Burke erzählt seine Geschichte in einer Art stilistischer Pastiche. Seine Beschreibungen der Landschaft und Aarons Sehnsucht nach einem verlorenen Paradies erinnern an John Steinbeck, Thomas Wolfe und William Faulkner, während seine, in einem hartgesottenen Ton gehaltenen Dialoge, insbesondere wenn Aaron mit dem örtlichen Bösewicht Rueben Vickers und seinem Sohn Darrel aneinander gerät, deutlich an Raymond Chandler und Ross Macdonald erinnern dazu. Was für ein herrlicher Kontrast.
Allerdings ist es schwierig sich zu entscheiden, wie man diesen Roman lesen soll. Fans von Burkes Krimis werden sich über Aarons Düsternis und die Figur Wade Benbow freuen, einen desillusionierten örtlichen Detektiv, der mit Krebs und persönlichen Verlusten zu kämpfen hat, während er versucht, den Frieden zu wahren und einen Mörder aufzuspüren.
Wer sich für historische Belletristik interessiert, wird seine Beschreibungen des ländlichen und kleinstädtischen Colorado im Jahr 1962 zu schätzen wissen, als Drogen in diese Region einzudringen beginnen, zusammen mit den typischen Problemen und den deprimierenden Verlusten an Menschenleben, die damit einhergehen.
Doch jenseits der historischen Elemente und dem Thriller-Charackter wird das Ende des Romans vielen Lesern Probleme bereiten.
In der Nacht des Höhepunkts der Geschichte, als Aaron und Jo Anne nach Ludlow fahren, einer Geisterstadt, in der 1914 das Ludlow-Massaker, ein Angriff der Nationalgarde auf streikende Bergarbeiter mit zahlreichen Toten, stattfand, verwandelt sich die Dunkelheit in spürbares Böses.
Im Scheinwerferlicht taucht eine augenlose Gestalt mit Kapuze auf. Ein Blitz spaltet einen Baum in zwei Hälften. Am Straßenrand tauchen tote Menschen auf und schauen ihnen beim Vorbeigehen zu. Später, als sie ihr Ziel erreichen, kriechen Strichmännchen zwischen den Felsen umher und geflügelte Kreaturen flitzen durch die Dunkelheit über ihnen.
Burke weist eindeutig darauf hin, dass das Böse, dem Aaron in dieser Geschichte begegnet, seine Sehnsucht nach Eden in das Wissen verwandelt hat, dass die Hölle mit Sicherheit auf dieser Erde existiert.
Hier bewegen wir uns von einem „realistischen Thriller“ auf die eher literarische Ebene der Allegorie, und so muss das Ende dann auch gelesen werden, um es überhaupt zu verstehen. Aaron bezieht sich mehrmals auf Nathaniel Hawthornes „Young Goodman Brown“, eine düstere Geschichte und eines der besten Beispiele für Allegorien in der amerikanischen Literatur.
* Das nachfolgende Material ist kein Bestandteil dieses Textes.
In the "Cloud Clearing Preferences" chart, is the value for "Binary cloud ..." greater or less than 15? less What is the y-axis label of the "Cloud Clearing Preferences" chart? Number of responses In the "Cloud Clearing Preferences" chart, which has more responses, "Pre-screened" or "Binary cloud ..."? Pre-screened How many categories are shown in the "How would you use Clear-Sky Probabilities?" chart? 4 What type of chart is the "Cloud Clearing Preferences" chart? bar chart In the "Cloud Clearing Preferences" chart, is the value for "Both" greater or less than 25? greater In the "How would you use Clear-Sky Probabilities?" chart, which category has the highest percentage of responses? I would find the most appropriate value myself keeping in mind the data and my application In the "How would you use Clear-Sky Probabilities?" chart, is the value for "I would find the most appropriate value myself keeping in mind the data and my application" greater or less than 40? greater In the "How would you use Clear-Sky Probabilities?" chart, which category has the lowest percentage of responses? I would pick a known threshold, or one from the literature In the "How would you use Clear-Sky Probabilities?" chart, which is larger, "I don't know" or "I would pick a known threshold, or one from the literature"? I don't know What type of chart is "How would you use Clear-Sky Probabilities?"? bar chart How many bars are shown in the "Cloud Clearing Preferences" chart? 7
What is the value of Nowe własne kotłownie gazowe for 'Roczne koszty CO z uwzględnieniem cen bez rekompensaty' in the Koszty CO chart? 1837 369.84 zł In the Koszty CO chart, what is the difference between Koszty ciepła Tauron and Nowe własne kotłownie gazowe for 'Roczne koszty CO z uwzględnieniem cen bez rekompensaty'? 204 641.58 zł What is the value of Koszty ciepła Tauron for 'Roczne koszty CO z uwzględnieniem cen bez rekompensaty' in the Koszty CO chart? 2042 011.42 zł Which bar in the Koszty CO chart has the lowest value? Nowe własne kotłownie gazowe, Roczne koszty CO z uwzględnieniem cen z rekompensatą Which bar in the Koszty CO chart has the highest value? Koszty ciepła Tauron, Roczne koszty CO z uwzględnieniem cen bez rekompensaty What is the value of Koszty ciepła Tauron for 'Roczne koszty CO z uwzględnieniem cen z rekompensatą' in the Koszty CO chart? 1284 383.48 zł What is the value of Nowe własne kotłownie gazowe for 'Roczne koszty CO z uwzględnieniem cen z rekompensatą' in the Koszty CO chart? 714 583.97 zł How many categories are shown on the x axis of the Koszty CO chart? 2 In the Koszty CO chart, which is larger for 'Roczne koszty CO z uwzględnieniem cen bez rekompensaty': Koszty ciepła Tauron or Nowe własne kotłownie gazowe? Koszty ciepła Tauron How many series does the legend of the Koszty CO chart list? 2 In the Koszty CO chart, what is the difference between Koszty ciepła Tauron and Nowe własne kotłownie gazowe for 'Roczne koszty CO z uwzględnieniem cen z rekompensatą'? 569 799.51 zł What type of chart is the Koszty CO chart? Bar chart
„Das verlorene Paradies“ ist eine andere Art Geschichte des versierten Meisters der Kriminalliteratur. Fans von James Lee Burke müssen ihre Erwartungen dahingehend anpassen, bevor sie dieses Buch lesen, denn ihr Autor hat mit seiner Geschichte mehr im Sinn, als man auf den ersten Blick erkennen kann.